## Énoncé du problème
Pouvez-vous reproduire à l'identique, dans l'article sur le bras de fer entre la Pologne et l'Union européenne, tout le passage allant de « Un nouveau bras » jusqu'à « par la Pologne. » ?
══ Extrait de page ══
Un nouveau bras de fer vient d’être engagé entre la Pologne et l’Union européenne sur le respect de l’Etat de droit. Cette fois-ci l’affrontement porte sur la question de la primauté du droit européen sur le droit national, qui est considérée comme fondamentale par la Commission européenne, gardienne des traités, et vivement combattue par Varsovie au nom de la souveraineté de sa constitution. La Cour de justice de l’Union européenne (CJUE) a en effet jugé contraire au droit européen, tel que les traités l’ont fondé, plusieurs aspects de la réforme de la justice mise en œuvre ces dernières années par la Pologne.
═══
══ Données affichées ══
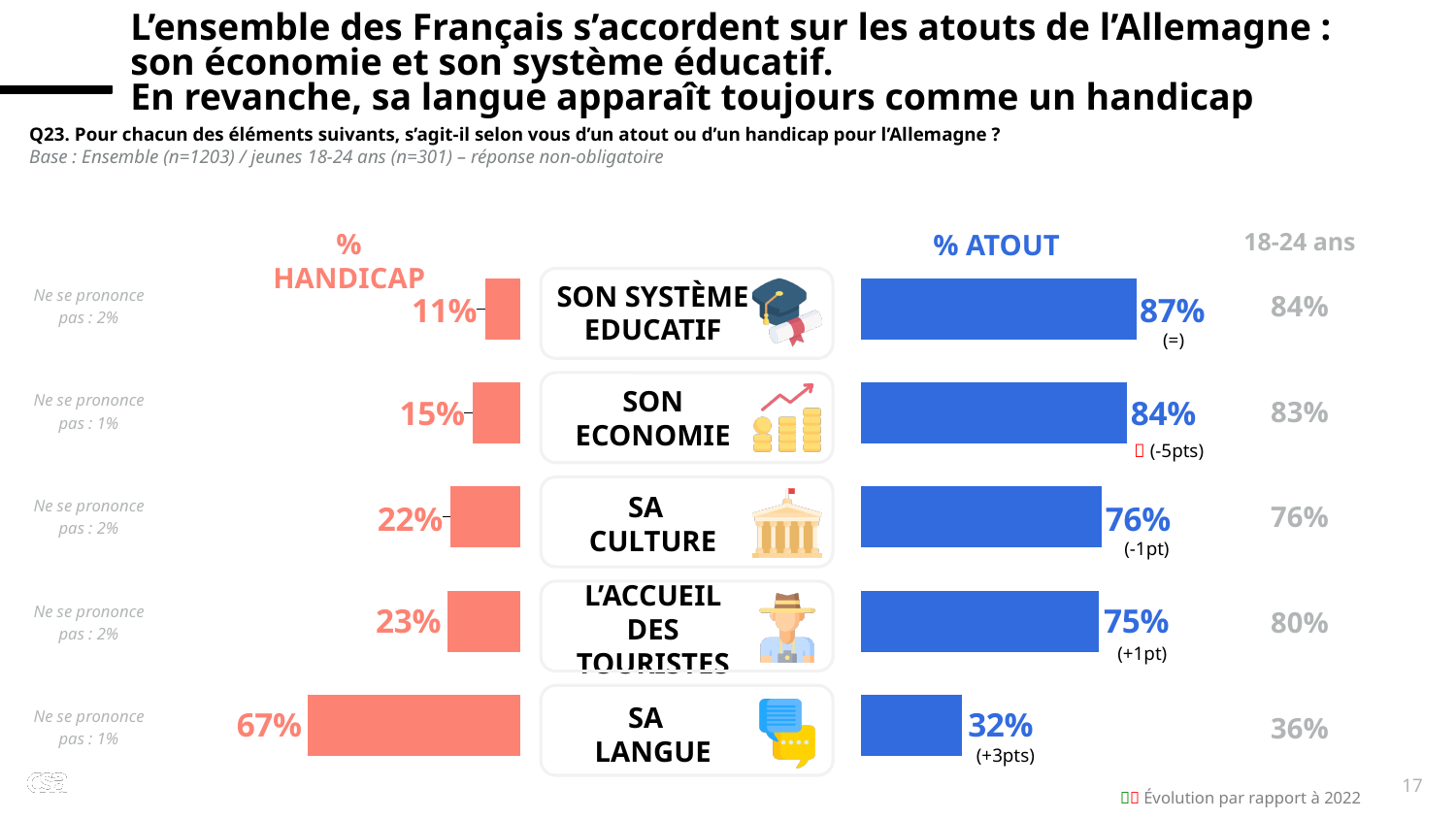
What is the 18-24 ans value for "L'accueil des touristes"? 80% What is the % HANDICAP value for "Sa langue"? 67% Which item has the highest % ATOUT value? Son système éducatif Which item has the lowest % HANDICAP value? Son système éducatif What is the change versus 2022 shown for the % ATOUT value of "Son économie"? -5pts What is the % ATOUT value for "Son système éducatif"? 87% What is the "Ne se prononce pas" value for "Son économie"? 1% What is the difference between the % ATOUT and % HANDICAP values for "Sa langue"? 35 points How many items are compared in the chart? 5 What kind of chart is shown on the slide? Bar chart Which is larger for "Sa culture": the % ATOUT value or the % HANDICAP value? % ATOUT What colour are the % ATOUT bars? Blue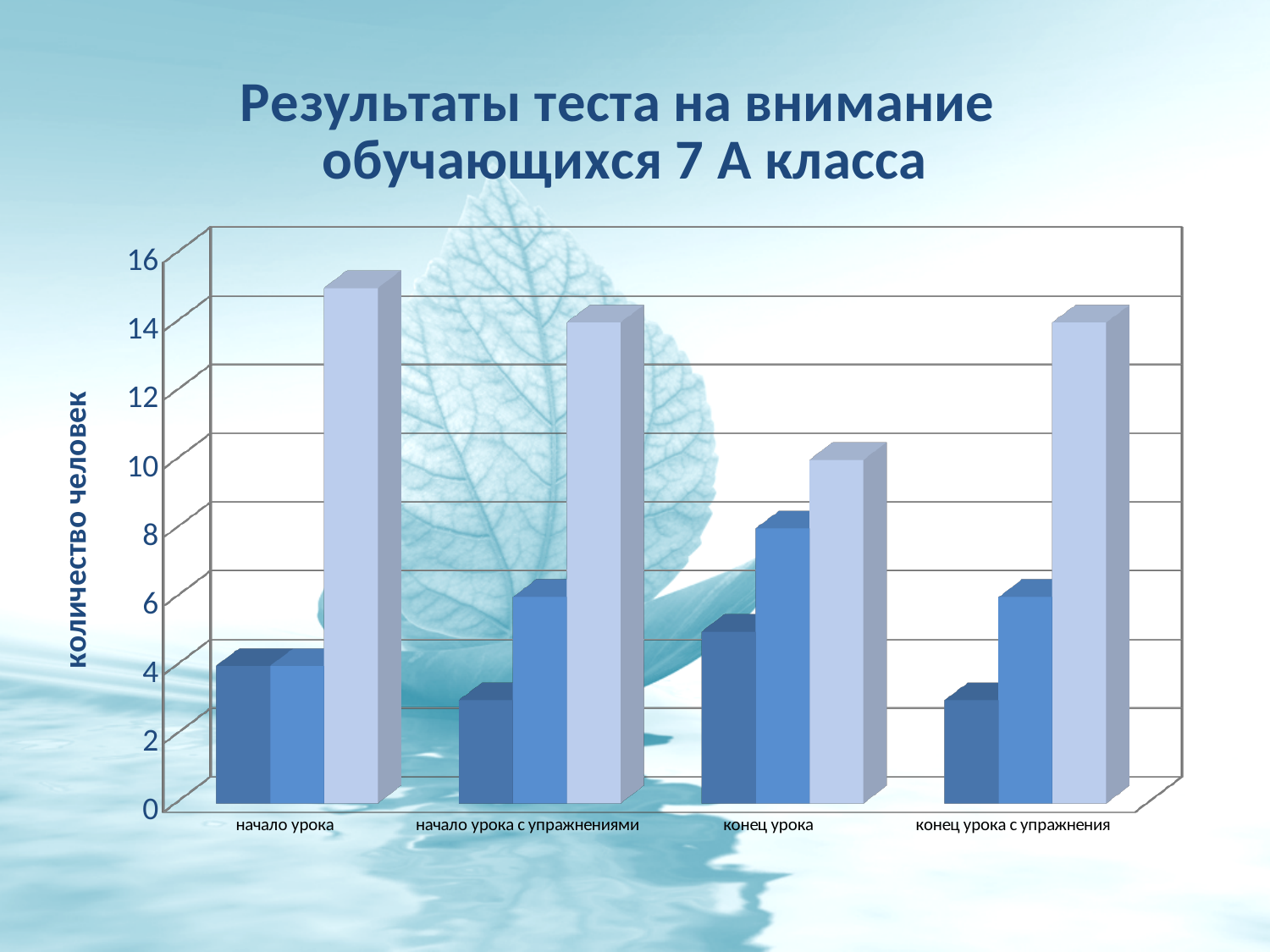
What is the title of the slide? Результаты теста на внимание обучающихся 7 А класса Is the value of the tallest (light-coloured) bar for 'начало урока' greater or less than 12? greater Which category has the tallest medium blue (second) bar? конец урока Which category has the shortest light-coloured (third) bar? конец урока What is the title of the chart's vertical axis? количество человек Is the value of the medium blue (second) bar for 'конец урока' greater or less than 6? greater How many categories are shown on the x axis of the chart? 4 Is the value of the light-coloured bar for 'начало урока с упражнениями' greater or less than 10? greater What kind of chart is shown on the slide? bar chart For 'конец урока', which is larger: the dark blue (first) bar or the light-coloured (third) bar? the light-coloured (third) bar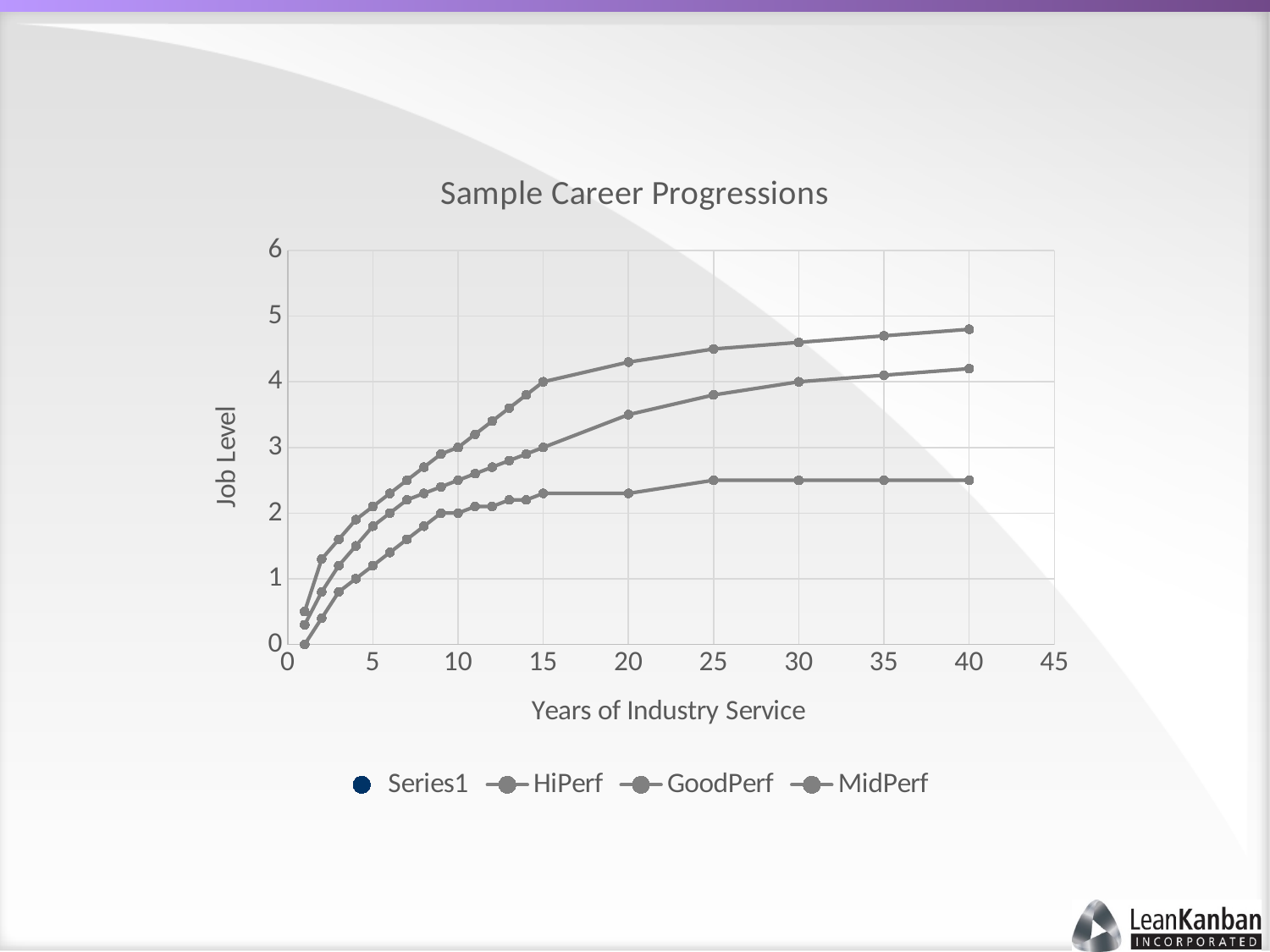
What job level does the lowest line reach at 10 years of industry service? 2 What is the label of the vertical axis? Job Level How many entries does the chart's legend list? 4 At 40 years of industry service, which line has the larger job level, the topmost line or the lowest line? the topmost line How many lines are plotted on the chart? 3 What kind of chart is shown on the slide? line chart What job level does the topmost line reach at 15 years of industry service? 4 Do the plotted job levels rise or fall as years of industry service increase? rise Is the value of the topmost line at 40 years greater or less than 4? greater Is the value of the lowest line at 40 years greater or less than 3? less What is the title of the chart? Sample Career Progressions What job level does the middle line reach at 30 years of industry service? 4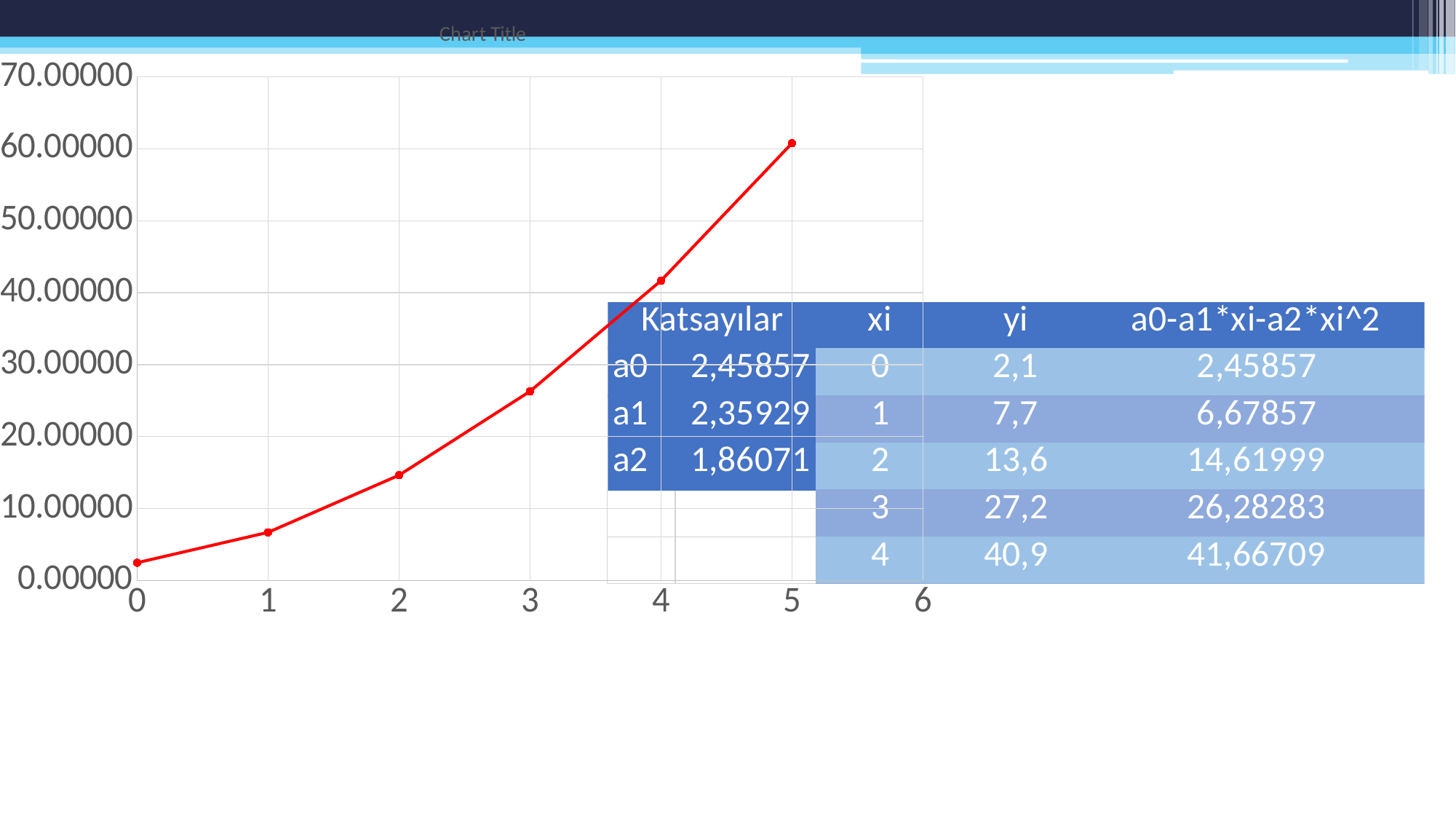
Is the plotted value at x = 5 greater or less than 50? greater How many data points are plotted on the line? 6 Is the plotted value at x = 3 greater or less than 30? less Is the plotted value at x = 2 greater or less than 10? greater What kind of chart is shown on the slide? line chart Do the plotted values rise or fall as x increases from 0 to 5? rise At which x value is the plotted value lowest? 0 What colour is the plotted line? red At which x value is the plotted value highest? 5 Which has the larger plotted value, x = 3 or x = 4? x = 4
═══
## Résultat
Un nouveau bras de fer vient d’être engagé entre la Pologne et l’Union européenne sur le respect de l’Etat de droit. Cette fois-ci l’affrontement porte sur la question de la primauté du droit européen sur le droit national, qui est considérée comme fondamentale par la Commission européenne, gardienne des traités, et vivement combattue par Varsovie au nom de la souveraineté de sa constitution. La Cour de justice de l’Union européenne (CJUE) a en effet jugé contraire au droit européen, tel que les traités l’ont fondé, plusieurs aspects de la réforme de la justice mise en œuvre ces dernières années par la Pologne.